Convert the material below into a Markdown table with the columns "No." and "Text", one row per nonblank line, numbering the rows in order. Leave out the pictures.
........
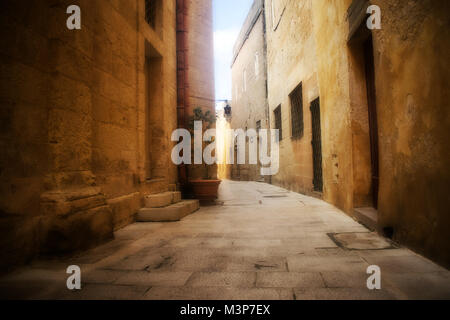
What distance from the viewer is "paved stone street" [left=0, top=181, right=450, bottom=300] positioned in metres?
1.59

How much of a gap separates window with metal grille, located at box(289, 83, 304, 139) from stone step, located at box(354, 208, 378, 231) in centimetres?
393

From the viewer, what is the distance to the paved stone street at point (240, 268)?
5.22 feet

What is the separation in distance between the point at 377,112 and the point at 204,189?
388 cm

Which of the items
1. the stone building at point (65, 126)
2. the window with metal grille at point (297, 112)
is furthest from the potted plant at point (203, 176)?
the window with metal grille at point (297, 112)

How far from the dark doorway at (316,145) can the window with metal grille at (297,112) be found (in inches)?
37.7

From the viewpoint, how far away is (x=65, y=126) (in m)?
2.45

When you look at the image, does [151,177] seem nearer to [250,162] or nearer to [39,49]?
[39,49]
........
▸ **SOLUTION FOR THIS PROBLEM**
| No. | Text |
|---|---|
| 1 | What distance from the viewer is "paved stone street" [left=0, top=181, right=450, bottom=300] positioned in metres? |
| 2 | 1.59 |
| 3 | How much of a gap separates window with metal grille, located at box(289, 83, 304, 139) from stone step, located at box(354, 208, 378, 231) in centimetres? |
| 4 | 393 |
| 5 | From the viewer, what is the distance to the paved stone street at point (240, 268)? |
| 6 | 5.22 feet |
| 7 | What is the separation in distance between the point at 377,112 and the point at 204,189? |
| 8 | 388 cm |
| 9 | Which of the items |
| 10 | 1. the stone building at point (65, 126) |
| 11 | 2. the window with metal grille at point (297, 112) |
| 12 | is furthest from the potted plant at point (203, 176)? |
| 13 | the window with metal grille at point (297, 112) |
| 14 | How far from the dark doorway at (316,145) can the window with metal grille at (297,112) be found (in inches)? |
| 15 | 37.7 |
| 16 | From the viewpoint, how far away is (x=65, y=126) (in m)? |
| 17 | 2.45 |
| 18 | When you look at the image, does [151,177] seem nearer to [250,162] or nearer to [39,49]? |
| 19 | [39,49] |